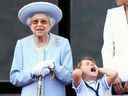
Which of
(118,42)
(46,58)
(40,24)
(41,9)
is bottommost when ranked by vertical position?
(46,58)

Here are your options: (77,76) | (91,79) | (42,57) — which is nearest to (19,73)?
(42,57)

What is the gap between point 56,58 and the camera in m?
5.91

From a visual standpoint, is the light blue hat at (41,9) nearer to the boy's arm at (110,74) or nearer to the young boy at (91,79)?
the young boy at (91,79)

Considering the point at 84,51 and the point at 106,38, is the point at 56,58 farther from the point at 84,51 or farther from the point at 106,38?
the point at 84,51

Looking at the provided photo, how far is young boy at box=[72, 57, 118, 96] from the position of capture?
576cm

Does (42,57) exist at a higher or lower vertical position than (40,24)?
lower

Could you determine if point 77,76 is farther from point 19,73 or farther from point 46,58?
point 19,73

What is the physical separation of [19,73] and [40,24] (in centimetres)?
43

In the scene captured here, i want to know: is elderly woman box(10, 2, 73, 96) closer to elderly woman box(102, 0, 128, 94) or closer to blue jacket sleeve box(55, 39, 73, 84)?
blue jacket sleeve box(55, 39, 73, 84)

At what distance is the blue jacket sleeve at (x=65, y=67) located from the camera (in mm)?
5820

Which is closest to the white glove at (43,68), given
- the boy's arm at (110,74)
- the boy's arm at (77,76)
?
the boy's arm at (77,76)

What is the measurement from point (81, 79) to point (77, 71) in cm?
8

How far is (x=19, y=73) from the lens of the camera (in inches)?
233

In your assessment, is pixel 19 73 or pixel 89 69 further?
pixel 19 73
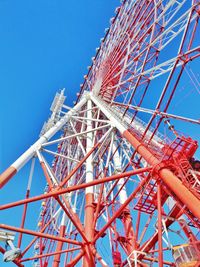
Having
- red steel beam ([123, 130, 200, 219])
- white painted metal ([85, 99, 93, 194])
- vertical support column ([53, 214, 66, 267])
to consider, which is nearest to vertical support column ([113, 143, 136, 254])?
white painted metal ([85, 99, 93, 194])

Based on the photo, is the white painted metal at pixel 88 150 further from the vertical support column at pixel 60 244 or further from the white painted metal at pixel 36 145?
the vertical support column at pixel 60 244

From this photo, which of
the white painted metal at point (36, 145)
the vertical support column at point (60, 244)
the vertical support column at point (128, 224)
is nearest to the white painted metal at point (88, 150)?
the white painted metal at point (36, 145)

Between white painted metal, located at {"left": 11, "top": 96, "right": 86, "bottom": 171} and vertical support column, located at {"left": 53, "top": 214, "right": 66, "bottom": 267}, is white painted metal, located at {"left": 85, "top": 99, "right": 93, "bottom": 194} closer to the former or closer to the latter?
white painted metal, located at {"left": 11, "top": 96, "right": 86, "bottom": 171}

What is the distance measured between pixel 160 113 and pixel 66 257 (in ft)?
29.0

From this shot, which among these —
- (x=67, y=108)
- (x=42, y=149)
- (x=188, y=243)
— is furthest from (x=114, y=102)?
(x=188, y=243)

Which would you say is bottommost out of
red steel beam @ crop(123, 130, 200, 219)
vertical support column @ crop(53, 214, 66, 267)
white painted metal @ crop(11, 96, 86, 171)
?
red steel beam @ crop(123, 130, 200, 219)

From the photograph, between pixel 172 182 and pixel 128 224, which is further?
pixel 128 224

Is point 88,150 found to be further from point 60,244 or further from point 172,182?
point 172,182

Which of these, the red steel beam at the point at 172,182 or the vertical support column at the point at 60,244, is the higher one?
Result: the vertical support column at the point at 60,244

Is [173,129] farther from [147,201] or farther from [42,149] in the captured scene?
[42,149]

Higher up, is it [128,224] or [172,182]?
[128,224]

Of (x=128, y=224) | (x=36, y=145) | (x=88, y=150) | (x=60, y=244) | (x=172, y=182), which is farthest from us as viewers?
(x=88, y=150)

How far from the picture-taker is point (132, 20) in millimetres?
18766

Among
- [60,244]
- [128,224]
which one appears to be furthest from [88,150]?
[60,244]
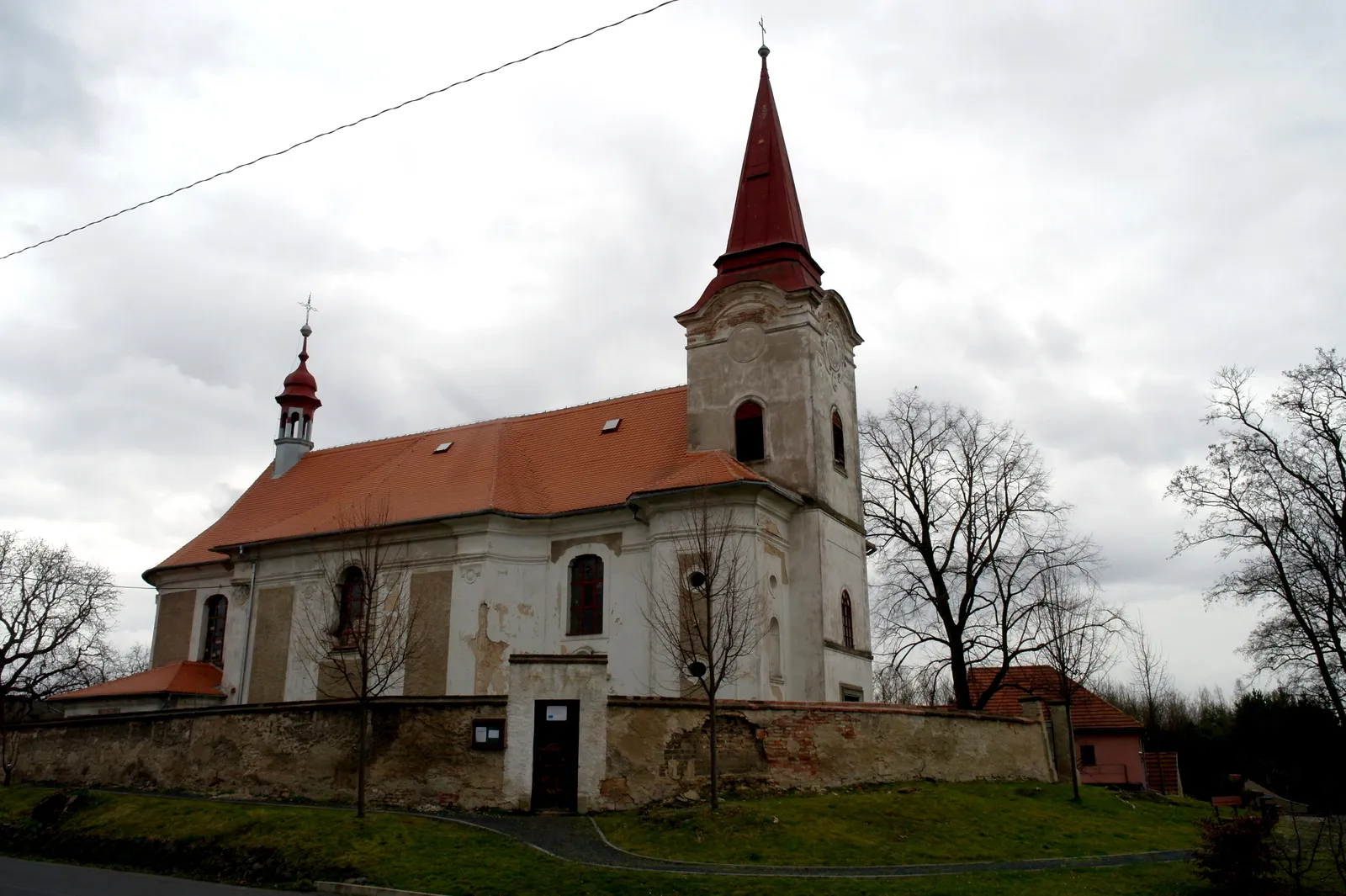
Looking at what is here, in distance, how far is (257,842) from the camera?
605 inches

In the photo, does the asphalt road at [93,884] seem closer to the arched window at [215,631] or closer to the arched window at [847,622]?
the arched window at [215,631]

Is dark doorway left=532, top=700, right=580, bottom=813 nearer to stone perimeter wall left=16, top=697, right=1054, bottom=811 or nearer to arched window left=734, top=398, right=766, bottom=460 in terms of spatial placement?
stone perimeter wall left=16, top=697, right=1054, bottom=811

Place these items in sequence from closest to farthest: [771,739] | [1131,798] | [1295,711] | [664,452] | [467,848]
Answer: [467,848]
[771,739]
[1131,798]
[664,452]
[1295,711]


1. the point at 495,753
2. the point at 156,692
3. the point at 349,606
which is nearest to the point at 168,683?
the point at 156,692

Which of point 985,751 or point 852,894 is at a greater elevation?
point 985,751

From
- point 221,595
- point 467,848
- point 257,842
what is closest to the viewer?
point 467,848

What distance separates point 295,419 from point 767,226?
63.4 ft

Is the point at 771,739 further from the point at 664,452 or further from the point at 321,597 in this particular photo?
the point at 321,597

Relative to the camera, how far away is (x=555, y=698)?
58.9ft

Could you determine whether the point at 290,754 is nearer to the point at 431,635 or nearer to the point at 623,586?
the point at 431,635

★ ★ ★ ★

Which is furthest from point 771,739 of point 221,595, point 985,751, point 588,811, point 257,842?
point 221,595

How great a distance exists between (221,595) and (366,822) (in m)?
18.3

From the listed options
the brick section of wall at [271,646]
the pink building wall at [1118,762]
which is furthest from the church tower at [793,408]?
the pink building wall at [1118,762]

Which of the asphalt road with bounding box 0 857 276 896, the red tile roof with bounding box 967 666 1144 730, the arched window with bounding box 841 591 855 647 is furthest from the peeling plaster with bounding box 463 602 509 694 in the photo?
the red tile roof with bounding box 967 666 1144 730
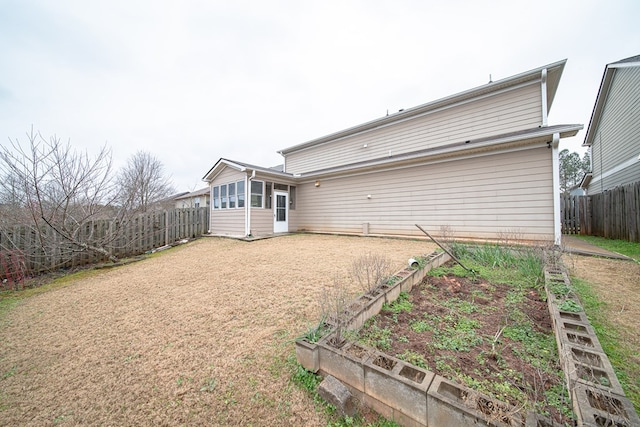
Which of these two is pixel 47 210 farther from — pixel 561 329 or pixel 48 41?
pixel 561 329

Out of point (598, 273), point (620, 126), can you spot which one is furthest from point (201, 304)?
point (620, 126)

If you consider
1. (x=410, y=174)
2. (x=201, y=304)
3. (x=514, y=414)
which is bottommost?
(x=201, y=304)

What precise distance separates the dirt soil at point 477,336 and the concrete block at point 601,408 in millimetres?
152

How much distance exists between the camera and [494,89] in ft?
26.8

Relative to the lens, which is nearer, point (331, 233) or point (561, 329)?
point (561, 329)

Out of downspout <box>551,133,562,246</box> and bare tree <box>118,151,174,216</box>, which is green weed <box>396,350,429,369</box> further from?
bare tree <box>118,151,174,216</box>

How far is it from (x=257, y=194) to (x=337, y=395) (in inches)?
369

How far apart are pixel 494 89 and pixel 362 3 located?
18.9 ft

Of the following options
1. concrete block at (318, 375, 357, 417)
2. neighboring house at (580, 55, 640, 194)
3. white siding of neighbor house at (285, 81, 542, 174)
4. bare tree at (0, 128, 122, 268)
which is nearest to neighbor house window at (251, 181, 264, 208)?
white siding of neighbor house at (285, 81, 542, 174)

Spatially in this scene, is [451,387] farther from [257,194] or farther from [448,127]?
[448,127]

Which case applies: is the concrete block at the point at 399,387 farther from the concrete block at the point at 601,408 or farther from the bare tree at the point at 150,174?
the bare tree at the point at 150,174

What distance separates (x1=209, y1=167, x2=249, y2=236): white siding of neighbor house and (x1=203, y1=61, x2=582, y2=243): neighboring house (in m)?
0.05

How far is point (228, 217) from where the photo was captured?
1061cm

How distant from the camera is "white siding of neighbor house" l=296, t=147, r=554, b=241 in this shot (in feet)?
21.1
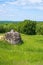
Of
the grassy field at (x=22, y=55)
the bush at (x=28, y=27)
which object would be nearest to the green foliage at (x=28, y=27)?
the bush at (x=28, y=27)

★ ★ ★ ★

How many lines in the items above contain the string "block"? Matching is case-sensitive; reply with the number alone.

3